GOP Senator Threatened By Strong Tea Party Challenge

By Debbie Hummel

SALT LAKE CITY--Seeking one last term, Republican U.S. Sen. Orrin Hatch is facing what may prove to be the toughest re-election bid of his 36-year tenure, being challenged by two popular and younger Tea Party candidates in Thursday's Utah Republican caucus.

Conservative and heavily Republican Utah last elected a Democrat to the U.S. Senate more than four decades ago, so the Republic nominee is usually considered the presumptive winner of the general election in November.

For a senior stalwart of the GOP mainstream like Hatch, the ranking Republican on the tax-writing Senate Finance Committee, an incumbent seat in the U.S. Senate has long been regarded as his to lose. He was first elected in 1976 and turns 78 next week.

Now Hatch is girding to avoid the fate of his former Senate colleague, Bob Bennett, whose 2010 run for a fourth term foundered over conservative outrage at the healthcare overhaul pushed by President Barack Obama, leading to a revolt against the Republican establishment by state Tea Party activists.

Former state Senator Dan Liljenquist, 37, and state Representative Chris Herrod, 46, are running this year against Hatch, saying now is the time for change.

Both have gained a strong Tea Party following with campaign rhetoric focused on such conservative themes such as reducing the size of government and lowering taxes. They have suggested Hatch's principles have been compromised by his lengthy tenure as part of the inside-the-Beltway establishment.

"It's time for a new generation to step up and lead," Liljenquist said in a recent interview. "Washington will not be changed from the inside."

Hatch has cast his seniority and experience as a plus for Utah, warning the state stands to lose political clout on Capitol Hill if he is unseated.

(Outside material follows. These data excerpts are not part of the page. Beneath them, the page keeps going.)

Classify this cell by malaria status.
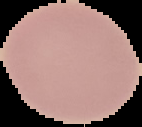

It is uninfected.

From a thin blood film. Cell region segmented out of the field of view; the surrounding area is masked to black. Image is 142×127 pixels.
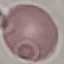

Summary:
  - Malaria status: uninfected
  - Preparation: thin blood smear
  - Stain: Giemsa
  - Image type: cell patch, automatically extracted from a larger field of view and resized to 64 × 64 pixels
  - Capture: smartphone camera at the microscope eyepiece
Assess the morphology of the erythrocytes.
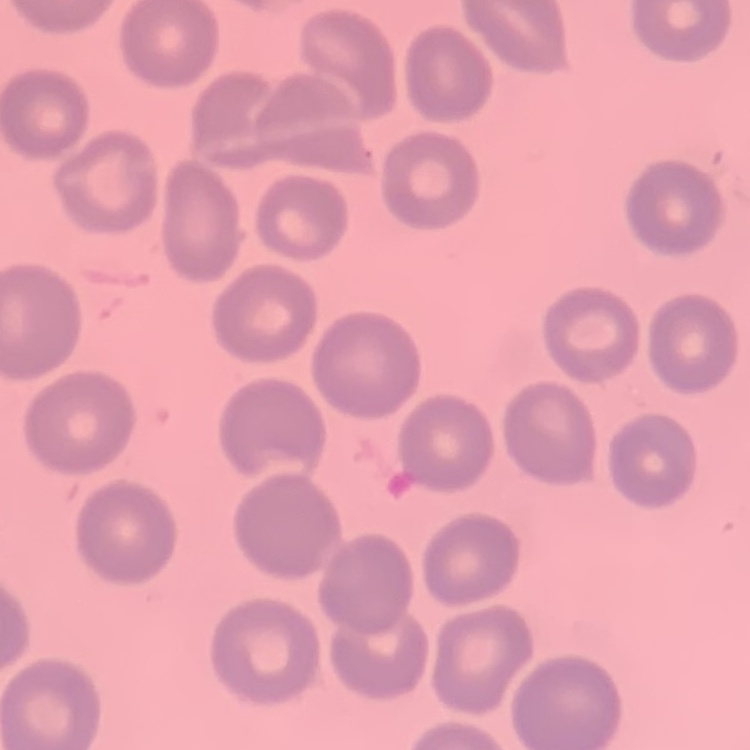
They show no rouleaux formation.

image_type: one tile cut from a larger photomicrograph
stain: Field's or Giemsa
preparation: thin blood film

Even so, the senator vowed on Tuesday to serve just one more term, his seventh, if he manages to prevail over those who would force him into retirement sooner. "I want to make it the best six years anyone's put in for Utah," Hatch said.

The Washington-based political action group FreedomWorks, closely aligned with the Tea Party movement, has spent nearly $600,000 to unseat Hatch this year, according to campaign expenditure filings.

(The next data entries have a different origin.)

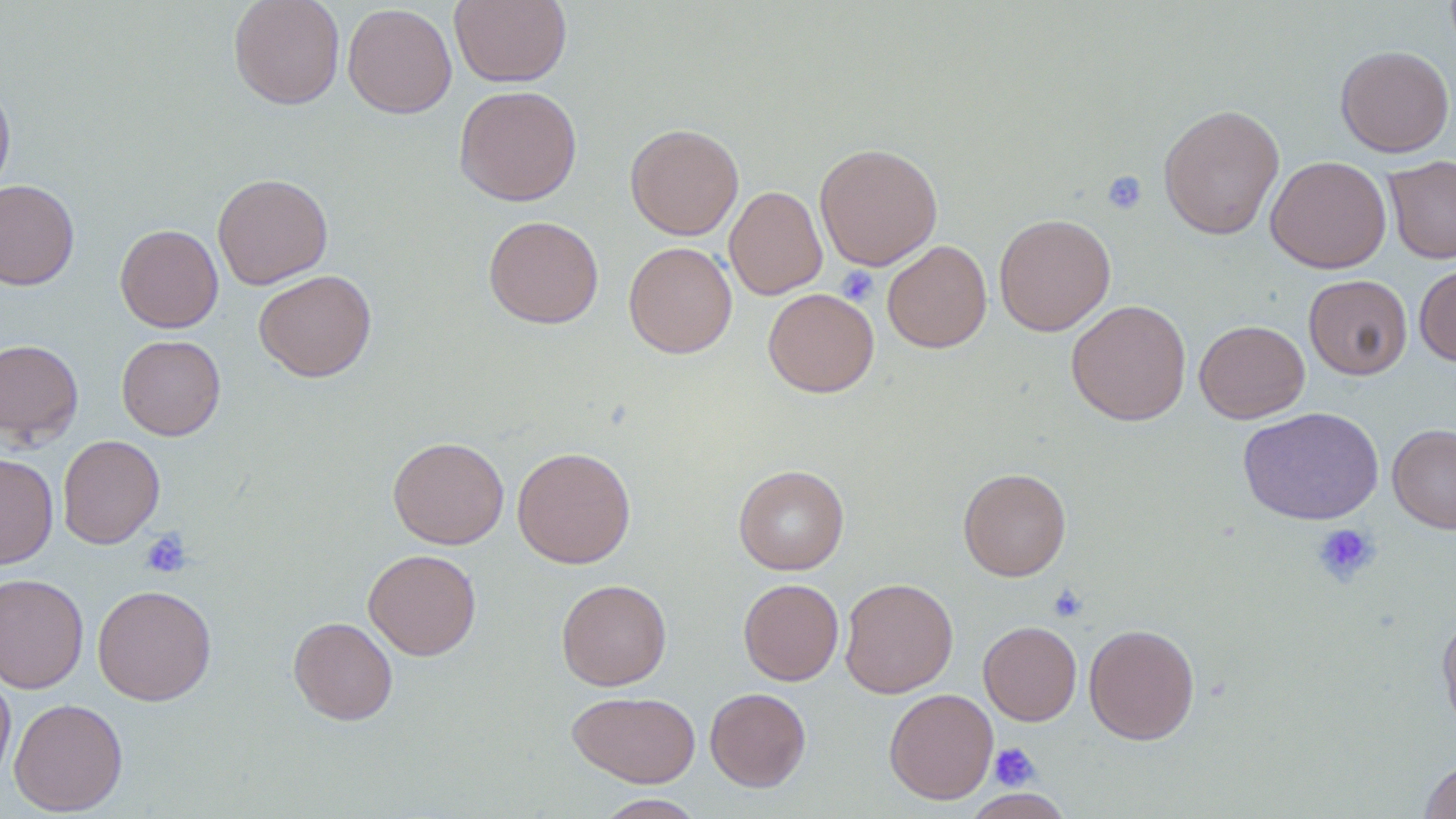

slide-level diagnosis = negative for blood parasites
preparation = thin blood film
platelet locations = approximate bounding boxes as [x1, y1, x2, y2] in pixels: [1101, 170, 1148, 215], [836, 265, 878, 306], [1312, 523, 1380, 586], [139, 528, 192, 579], [1048, 583, 1088, 622], [990, 742, 1041, 791]
field of view = single
magnification = 1000x
uninfected red blood cell locations = approximate bounding boxes as [x1, y1, x2, y2] in pixels: [228, 0, 346, 109], [449, 0, 572, 88], [342, 3, 457, 118], [1335, 45, 1455, 157], [0, 76, 15, 200], [453, 85, 582, 206], [1158, 104, 1285, 239], [625, 122, 744, 240], [814, 143, 943, 270], [1265, 155, 1391, 274], [1384, 155, 1456, 264], [212, 173, 333, 289], [0, 179, 80, 291], [725, 185, 827, 300], [994, 213, 1115, 335], [483, 215, 604, 329], [115, 224, 223, 333], [882, 240, 992, 352], [623, 241, 737, 359], [1414, 263, 1456, 366], [253, 269, 377, 382], [1303, 274, 1413, 380], [763, 287, 879, 398], [1066, 299, 1192, 425], [1194, 319, 1310, 423], [116, 334, 226, 440], [0, 338, 84, 446], [1237, 406, 1385, 525], [1387, 423, 1456, 534], [57, 434, 165, 549], [387, 436, 509, 549], [512, 446, 635, 568], [0, 452, 58, 569], [733, 464, 849, 574], [958, 467, 1071, 581], [363, 548, 481, 660], [0, 572, 89, 694], [839, 577, 959, 698], [556, 578, 671, 690], [739, 579, 844, 686], [92, 584, 217, 706], [1437, 611, 1456, 736], [288, 617, 398, 725], [978, 620, 1082, 726], [1083, 624, 1200, 745], [0, 668, 15, 791], [705, 687, 811, 791], [884, 688, 998, 804], [567, 691, 701, 788], [8, 697, 128, 816], [1419, 757, 1456, 818], [961, 789, 1076, 818], [593, 794, 707, 818]
stain = May-Grünwald-Giemsa
modality = light microscopy
image size = 1456×819 pixels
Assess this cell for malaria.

Political watchers and many party faithful expect a more even-keeled mood at Thursday's caucus meetings compared with two years ago, and they anticipate the state Republican Party push to boost caucus attendance will work in Hatch's favor.

TEA PARTY HEAT

"There's certainly a lot of those in the well-organized conservative groups who want to get Sen. Hatch out," said Swen Howard, a legislative district vice-chair for the Republican Party in Davis County, just north of Salt Lake City.

"My sense is if there is a really good turnout, which I expect there will be, it won't be quite the same environment as it was with Sen. Bennett," Howard said.

Party officials have stepped up precinct training and paid for lawn signs and ads on television and radio reminding voters to attend their caucuses, all in a push to increase attendance.

They got a boost from the Mormon church, which asked congregations to refrain from holding church meetings the same night as the party caucuses to avoid scheduling conflicts.

The effort is being lauded by those who have criticized the state's caucus system as one that placed too much political clout in the hands of too few people and was easily swayed by a single, determined faction, as was the case in Bennett's defeat.

State party chairman Thomas Wright said his goal is to achieve a turnout of 100,000 Republicans to the caucus meetings, which would mark a 70 percent increase from 2010's attendance.

The Republican Utah caucuses take place on Thursday with hundreds of meetings throughout the state in homes, churches, schools and other locations where registered Republican voters will select 4,000 delegates to represent them at the state party convention to be held April 21.

A candidate who emerges from the convention with 60 percent or more of the party's delegate vote will clinch the nomination.

If no contender takes 60 percent, the two highest vote getters compete in a primary election on June 26, the same day as Utah's presidential primary.

In 2010 Bennett came in third among delegates, failing even to make it out of the convention. Lee won the primary runoff against the second-place Republican.